Nowadays diamond is safely irradiated in four ways: proton and deuteron bombardment via cyclotrons; gamma ray bombardment via exposure to cobalt-60; neutron bombardment via the piles of nuclear reactors; and electron bombardment via Van de Graaff generators. These high-energy particles physically alter the diamond's crystal lattice, knocking carbon atoms out of place and producing color centers. Irradiated diamonds are all some shade of green, black, or blue after treatment, but most are annealed to further modify their color into bright shades of yellow, orange, brown, or pink. The annealing process increases the mobility of individual carbon atoms, allowing some of the lattice defects created during irradiation to be corrected. The final color is dependent on the diamond's composition and the temperature and length of annealing.
Cyclotroned diamonds have a green to blue-green color confined to the surface layer: they are later annealed to 800 °C to produce a yellow or orange color. They remain radioactive for only a few hours after treatment, and due to the directional nature of the treatment and the cut of the stones, the color is imparted in discrete zones. If the stone was cyclotroned through the pavilion (back), a characteristic "umbrella" of darker color will be seen through the crown (top) of the stone. If the stone was cyclotroned through the crown, a dark ring is seen around the girdle (rim). Stones treated from the side will have one half colored deeper than the other. Cyclotron treatment is now uncommon.
Gamma ray treatment is also uncommon, because although it is the safest and cheapest irradiation method, successful treatment can take several months. The color produced is a blue to blue-green which penetrates the whole stone. Such diamonds are not annealed. The blue color can sometimes approach that of natural Type IIb diamonds, but the two are distinguished by the latter's semiconductive properties. As with most irradiated diamonds, most gamma ray-treated diamonds were originally tinted yellow; the blue is usually modified by this tint, resulting in a perceptible greenish cast.
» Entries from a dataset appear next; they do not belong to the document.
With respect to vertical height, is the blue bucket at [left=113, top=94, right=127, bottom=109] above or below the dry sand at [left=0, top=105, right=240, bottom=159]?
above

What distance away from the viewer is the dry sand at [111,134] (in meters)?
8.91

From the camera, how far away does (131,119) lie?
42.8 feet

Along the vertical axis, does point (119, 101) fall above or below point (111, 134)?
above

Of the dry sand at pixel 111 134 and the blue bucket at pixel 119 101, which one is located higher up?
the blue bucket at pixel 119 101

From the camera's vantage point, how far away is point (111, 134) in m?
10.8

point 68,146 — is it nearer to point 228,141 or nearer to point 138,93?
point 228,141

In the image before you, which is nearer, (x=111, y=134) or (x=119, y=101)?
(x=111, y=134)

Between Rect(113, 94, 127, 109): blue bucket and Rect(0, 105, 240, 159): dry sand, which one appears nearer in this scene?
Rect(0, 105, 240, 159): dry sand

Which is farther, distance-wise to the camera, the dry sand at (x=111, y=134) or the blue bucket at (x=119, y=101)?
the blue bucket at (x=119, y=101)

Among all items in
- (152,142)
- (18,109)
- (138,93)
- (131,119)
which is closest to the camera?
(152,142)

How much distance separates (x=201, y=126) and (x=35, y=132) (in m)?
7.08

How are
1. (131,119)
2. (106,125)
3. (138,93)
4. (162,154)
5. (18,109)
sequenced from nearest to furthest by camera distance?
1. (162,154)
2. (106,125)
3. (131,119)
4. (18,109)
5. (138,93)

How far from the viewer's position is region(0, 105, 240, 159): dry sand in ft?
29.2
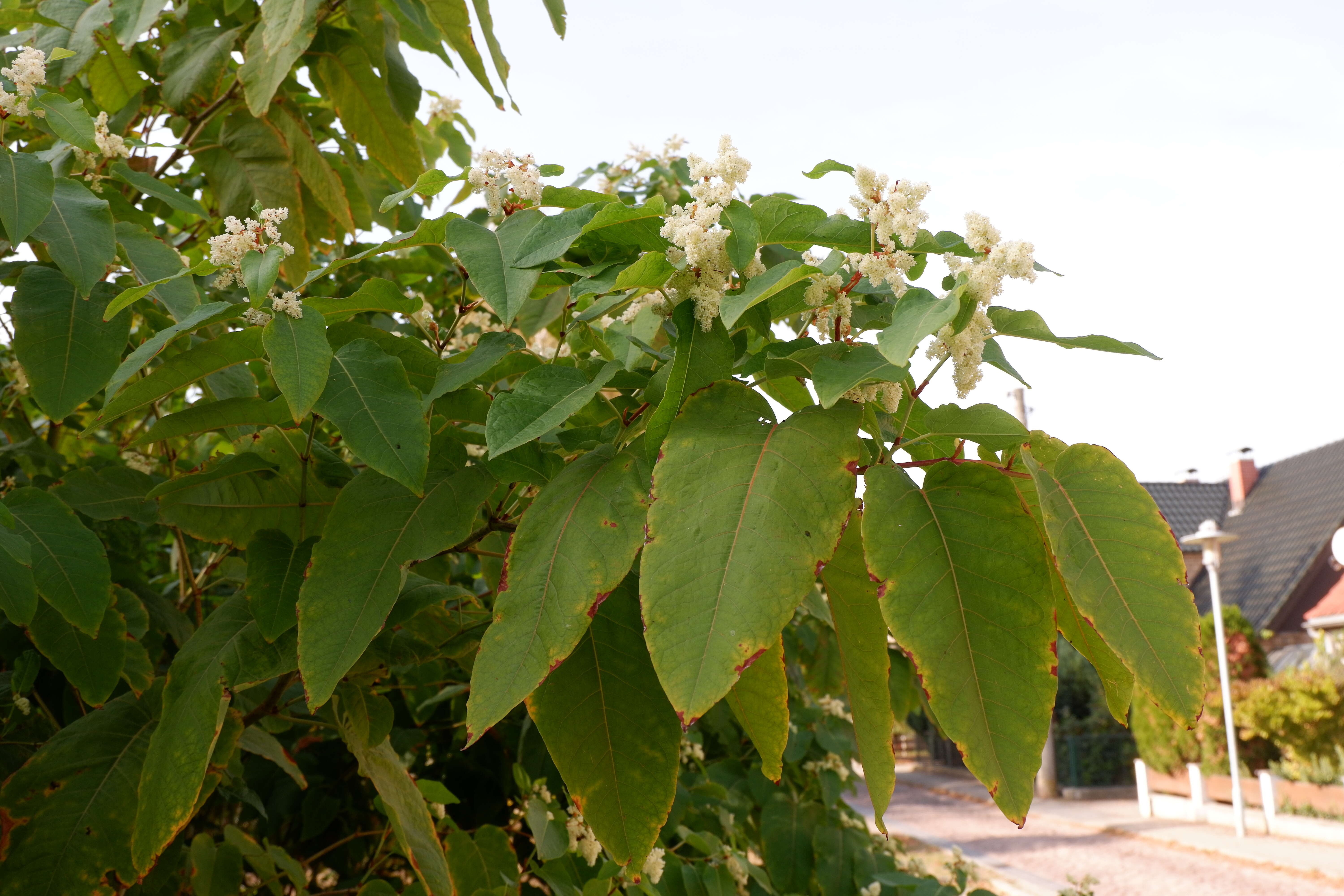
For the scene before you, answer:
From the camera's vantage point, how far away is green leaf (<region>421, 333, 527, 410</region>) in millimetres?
962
The two most common irradiation methods are neutron and electron bombardment. The former treatment produces a green to black color that penetrates the whole stone, while the latter treatment produces a blue, blue-green, or green color that only penetrates about 1 millimeter deep. Annealing of these stones (from 500–900 °C for neutron-bombarded stones and from 500–1200 °C for electron-bombarded stones) produces orange, yellow, brown, or pink. Blue to blue-green stones that are not annealed are separated from natural stones in the same manner as gamma ray-treated stones.
Prior to annealing, nearly all irradiated diamonds possess a characteristic absorption spectrum consisting of a fine line in the far red, at 741 nm — this is known as the GR1 line and is usually considered a strong indication of treatment. Subsequent annealing usually destroys this line, but creates several new ones; the most persistent of these is at 595 nm.
It should be noted that some irradiated diamonds are completely natural. One famous example is the Dresden Green Diamond. In these natural stones the color is imparted by "radiation burns" in the form of small patches, usually only skin deep, as is the case in radium-treated diamonds. Naturally irradiated diamonds also possess the GR1 line. The largest known irradiated diamond is the Deepdene.